Parts of the exercise >>
(A) Answer these questions using the interview about the Radio City Christmas Spectacular.
(i) Which of Linda Haberman's shows was postponed?
(ii) What state does Julie Branam come from?
(iii) What music is not allowed to be played in Branam's house?
(B) Pick up the interview with Julie Branam about the Radio City Christmas Spectacular after its final line, and keep writing it.

Text provided >>

Heads up! We’re working hard to be accurate – but these are unusual times, so please always check before heading out.
It's that time of year again: The Rockettes are setting up shop at Radio City. This year's preceding off-season included a touch of drama when former director Linda Haberman left after her spring show Heart and Lights was postponed. Former Rockette Julie Branam stepped in to fill the gap. Branam joins us to talk about this year's Christmas Spectacular.
RECOMMENDED: See the full guide to the Radio City Christmas Spectacular
Julie Branam was a bunhead before she became a Rockette: That was 27 years ago. Christmas, as you may imagine, has been more about work than a holiday, but it’s a testament to her cheerfulness that she doesn’t hate it. “The Nutcracker is the only music that’s not allowed to be played in my house,” she says at Radio City Music Hall before a long day of “animal orientation” for the nativity scene and dress rehearsals for two casts. This season, Branam, who previously ran the touring productions, takes over as director and choreographer of the Radio City Christmas Spectacular.
What’s your Rockette history?
It’s so funny. I am from Iowa, and I was in a ballet company that disbanded because of a lack of funds—like there is so often.
Who was the director?

Dataset records >>
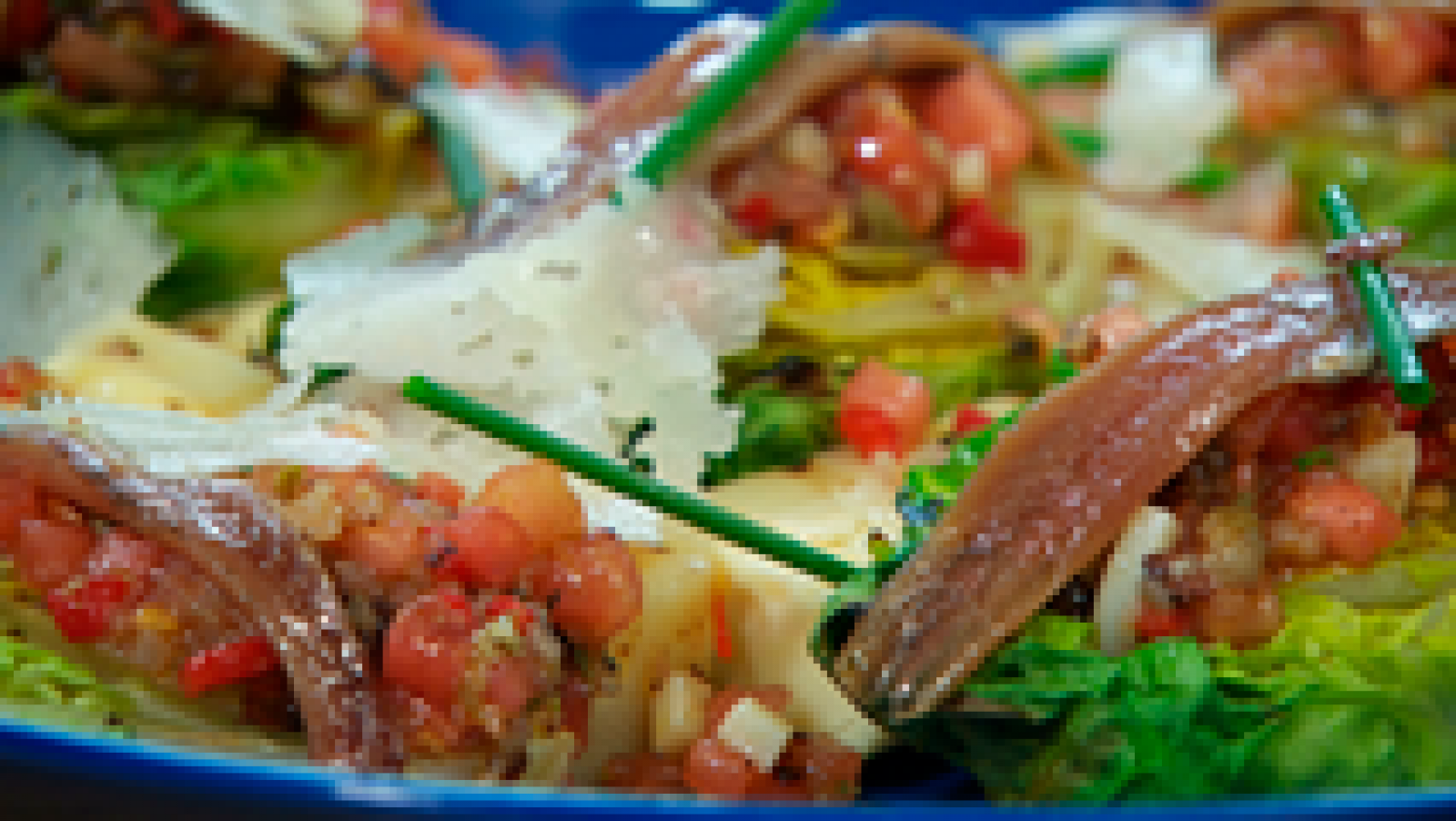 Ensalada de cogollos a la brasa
--
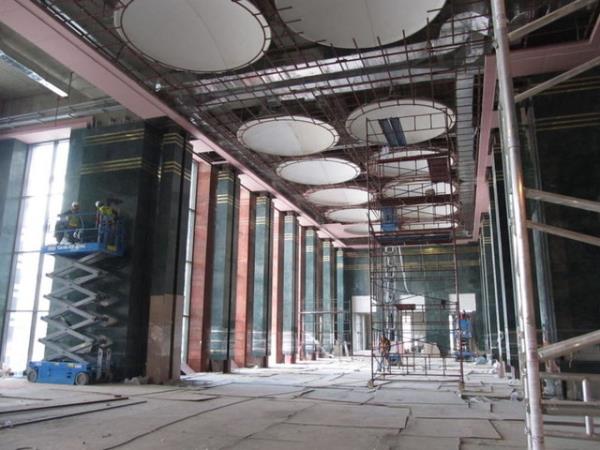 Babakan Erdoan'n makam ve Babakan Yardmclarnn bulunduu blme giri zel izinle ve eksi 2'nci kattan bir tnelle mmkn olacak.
* * *
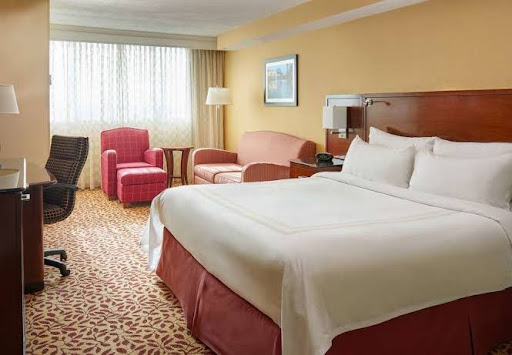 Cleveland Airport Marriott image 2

Responses per task >>
(A)
(i) Heart and Lights
(ii) Iowa
(iii) The Nutcracker

(B)
Jorge Samaniego. He’s since passed away. We packed up a U-Haul and drove from Iowa to here. But the first time I came here to just study for a summer, the first place we came to was Radio City Music Hall, which was so crazy. I was always a ballet person, so I never thought I would put tap shoes on and do all of that. My first night in New York was here, and I’m still here. I kind of auditioned on a whim, really. I was like, "I’m the right height." And I was so happy because at that point the Rockettes did tour jetés at the audition, and I had a good tour jeté back in the day. It was really fun to do. The first time I auditioned was for a Disney summer show, and I did not get the job. They wanted me to come in as a dancer, because I did pointe work, and I couldn’t. I was working as a model. Then I came back; they called me in because they were adding swings to the show. The roster went up to 48, and I got hired as a swing and had to learn all 36 parts. It was new terminology, and in those days they didn’t even say stage left and stage right; they said prompt and O.P. or opposite prompt. I had never heard those terms ever. Most of the women had done the show for years, so it was only a two-week rehearsal period and we were in. The first time I was on the stage was in front of 6,000 people. It was the fourth and fifth show of the day. I remember it so vividly because I had to wait three shows before I got to go on. I danced in the wings, I made all the costume changes, I just pretended I was in it.
How did it compare to the rigor of ballet?
It was different. Now the Rockettes are so well versed in all forms of dance and I just think no matter what kind of dancing you do, if you have a ballet foundation, you are good to go. I think that’s why I’ve continued to dance, and I can kick eye-high. I think it’s such an important start for anybody, no matter what your expertise may be, and all the choreography today supports that. The ballet company was certainly different because we didn’t have a six-hour day; we sometimes had a longer day, I would prefer wearing a heel to pointe shoes. [Laughs] My feet didn’t get as bloody. I wasn’t a big tapper when I started here, and that’s certainly still not my strong suit, but I kind of learned by doing.
When you were a Rockette, who was in charge?
Violet Holmes was the director.
What was she like?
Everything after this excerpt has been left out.